Change "detector" to "scanner" everywhere it appears in the rows below, and give back their text with nothing else altered. Leave the pictures out of your answer.
==== Exercise input
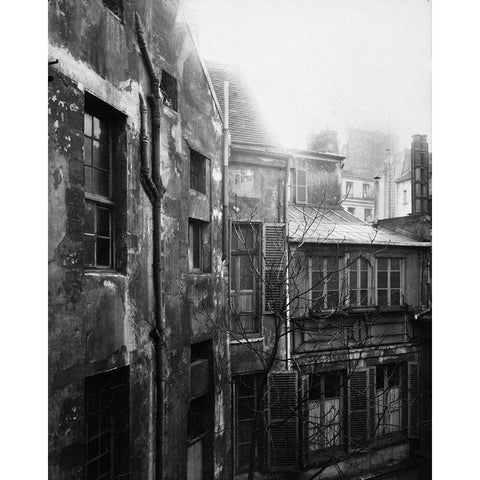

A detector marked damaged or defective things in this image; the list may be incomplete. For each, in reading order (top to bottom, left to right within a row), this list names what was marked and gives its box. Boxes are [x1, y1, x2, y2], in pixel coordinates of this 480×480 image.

peeling plaster wall [49, 0, 230, 480]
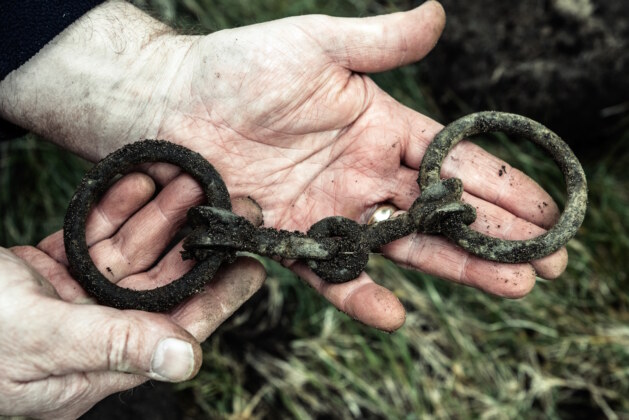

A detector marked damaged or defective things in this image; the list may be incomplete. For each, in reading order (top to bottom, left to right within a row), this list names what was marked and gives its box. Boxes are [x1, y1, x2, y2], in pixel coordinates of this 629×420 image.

rusty metal ring [63, 140, 232, 312]
rough textured rust [63, 112, 588, 312]
corroded iron artifact [65, 111, 588, 312]
rusty metal ring [418, 111, 588, 262]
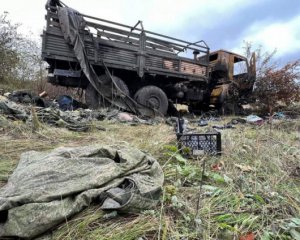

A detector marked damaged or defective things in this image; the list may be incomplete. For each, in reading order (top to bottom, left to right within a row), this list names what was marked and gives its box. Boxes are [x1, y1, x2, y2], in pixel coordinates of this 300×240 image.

burnt truck body [41, 0, 255, 116]
destroyed military truck [42, 0, 255, 116]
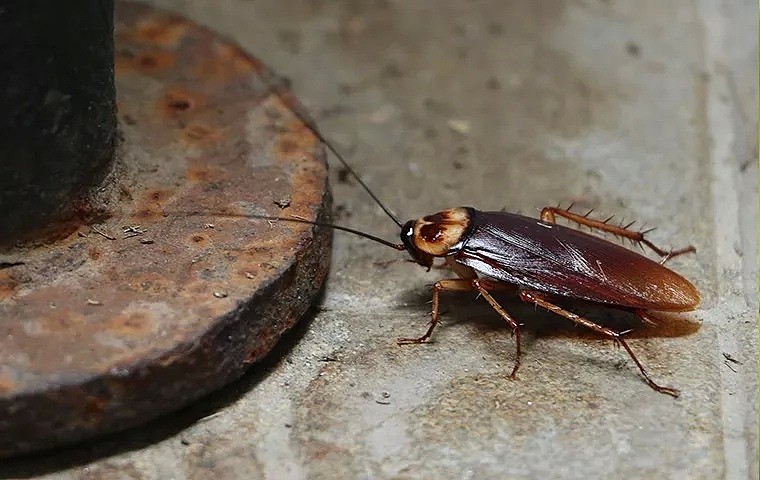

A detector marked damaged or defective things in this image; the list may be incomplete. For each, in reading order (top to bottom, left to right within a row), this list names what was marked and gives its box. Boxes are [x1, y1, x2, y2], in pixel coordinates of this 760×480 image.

corroded surface [0, 0, 330, 458]
rusty metal disc [0, 0, 332, 458]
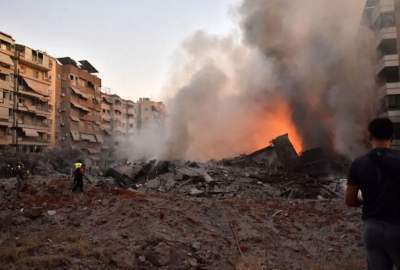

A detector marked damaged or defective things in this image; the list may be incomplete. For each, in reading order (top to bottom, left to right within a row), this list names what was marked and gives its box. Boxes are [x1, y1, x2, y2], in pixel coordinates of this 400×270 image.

damaged apartment building [0, 31, 56, 152]
damaged apartment building [56, 57, 103, 158]
damaged apartment building [364, 0, 400, 148]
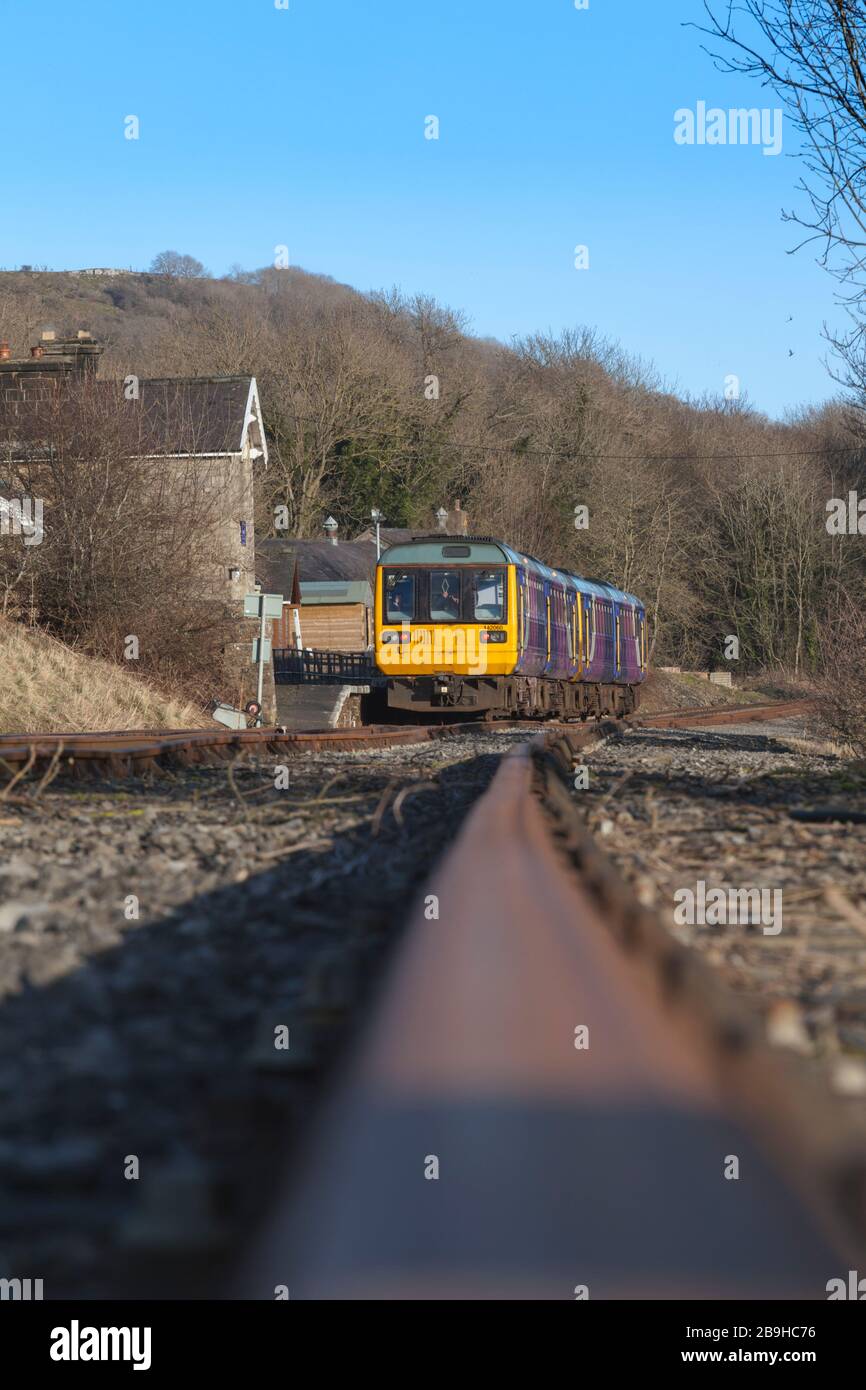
========
*Task result:*
A scanner marked damaged or defective things in this image; the list may be incomplete. For each, in reading order (top to bottom, left to right within a row), this list names what was marked and gives its box. Boxes are [x1, y1, x2, y2], in pixel coordinates of this 480×480 image.

peeling plaster wall [49, 0, 230, 480]

A scanner marked damaged or defective things in this image; the list may be incomplete. For each, in reading order (top to bottom, left to right within a row), this list names what was marked and gives its box. Boxes are [x1, y1, x2, y2], in pixel coordinates of this 629×420 image.

rusty metal ring [63, 140, 232, 312]
rough textured rust [63, 112, 588, 312]
corroded iron artifact [65, 111, 588, 312]
rusty metal ring [418, 111, 588, 262]

A scanner marked damaged or defective things in this image; the list may be incomplete. For each, in reading order (top to bottom, left to right within a row), this list names what was marked and gives its box. Boxes are [x1, y1, x2, y2], in pixel coordinates of this 300×240 image.

burnt truck body [41, 0, 255, 116]
destroyed military truck [42, 0, 255, 116]

A scanner marked damaged or defective things in this image; the list may be incomplete. For each, in reading order (top to bottom, left to right within a row), this list names what was marked and gives its box. Boxes are [x1, y1, x2, y2], in pixel coordinates of this 760×480 image.

corroded surface [0, 0, 330, 458]
rusty metal disc [0, 0, 332, 458]

A scanner marked damaged or defective things in this image; the list may be incomplete. For each, in reading order (top to bottom, left to right within a row), this list names what was marked and gives its box. Boxes are [x1, y1, x2, y2], in pixel coordinates of this 400×270 image.

damaged apartment building [0, 31, 56, 152]
damaged apartment building [56, 57, 103, 158]
damaged apartment building [364, 0, 400, 148]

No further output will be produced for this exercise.